> **THE TASK**:
Retype each line of text in the listing below word for word, leaving out the pictures.

─── SOURCE DATA

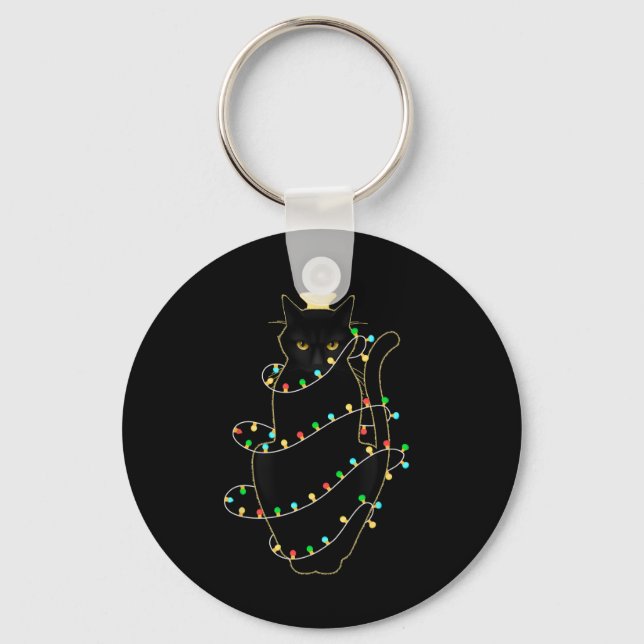 Santa Black Cat Tangled Up In Christmas Tree Light Keychain (Front)
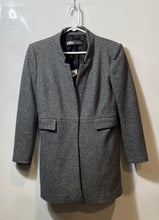 Load image into Gallery viewer, Zara Womens Gray Herringbone Print Long Sleeve Pockets Collared Overcoat Size M
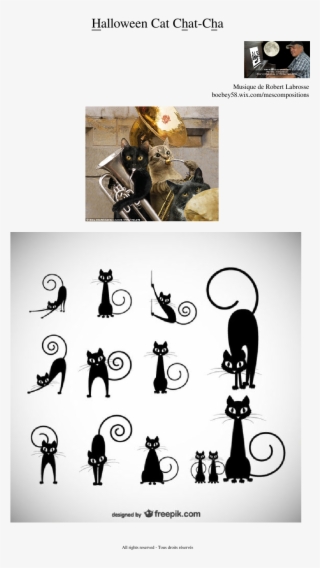 Print - Cat Silhouette Black Cat Clipart #8455132
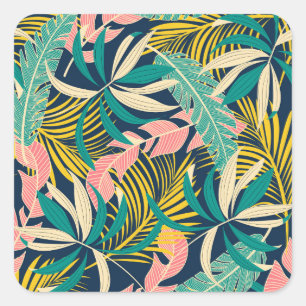 Sticker Carré Feuilles tropicaux colorés : motif d'été.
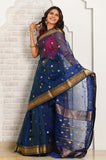 Royal Blue Pure Silk Handwoven Chanderi Saree With Nakshi Booti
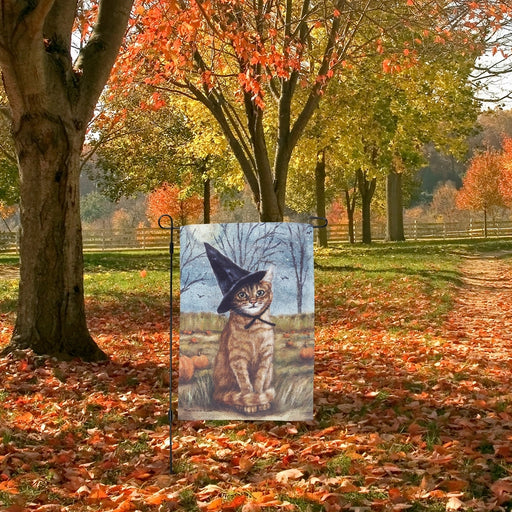 Witch Cat in Patch Garden Flag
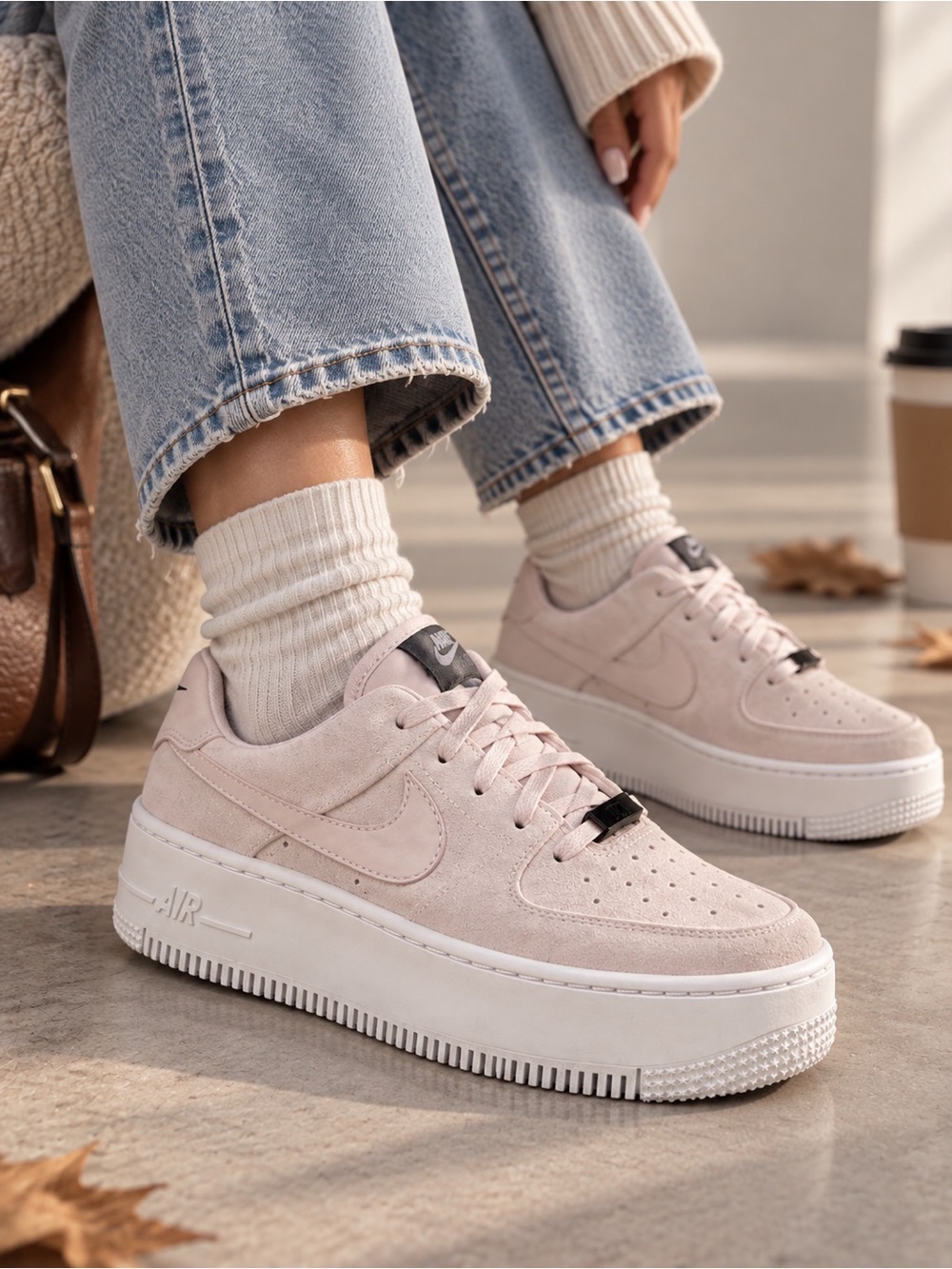 Nike Air Force 1 Sage Low Barely Rose Platform Sneakers Women’s 6.5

──────

> **TASK SOLUTION**:
 Santa Black Cat Tangled Up In Christmas Tree Light Keychain (Front)
 Load image into Gallery viewer, Zara Womens Gray Herringbone Print Long Sleeve Pockets Collared Overcoat Size M
 Print - Cat Silhouette Black Cat Clipart #8455132
 Sticker Carré Feuilles tropicaux colorés : motif d'été.
 Royal Blue Pure Silk Handwoven Chanderi Saree With Nakshi Booti
 Witch Cat in Patch Garden Flag
 Nike Air Force 1 Sage Low Barely Rose Platform Sneakers Women’s 6.5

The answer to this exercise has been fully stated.